**Set exercise:** Copy out every one of the following rows word for word, leaving the pictures out of your answer.

**Data in this exercise:**
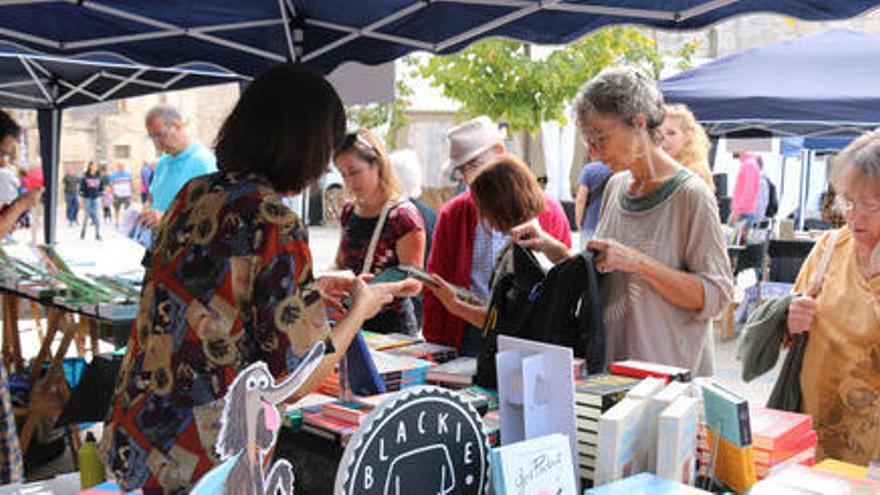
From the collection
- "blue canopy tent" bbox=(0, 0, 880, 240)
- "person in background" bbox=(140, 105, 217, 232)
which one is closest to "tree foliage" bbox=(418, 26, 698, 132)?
"person in background" bbox=(140, 105, 217, 232)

**Task result:**
From the collection
- "blue canopy tent" bbox=(0, 0, 880, 240)
- "person in background" bbox=(140, 105, 217, 232)
which one is closest to "tree foliage" bbox=(418, 26, 698, 132)?
"person in background" bbox=(140, 105, 217, 232)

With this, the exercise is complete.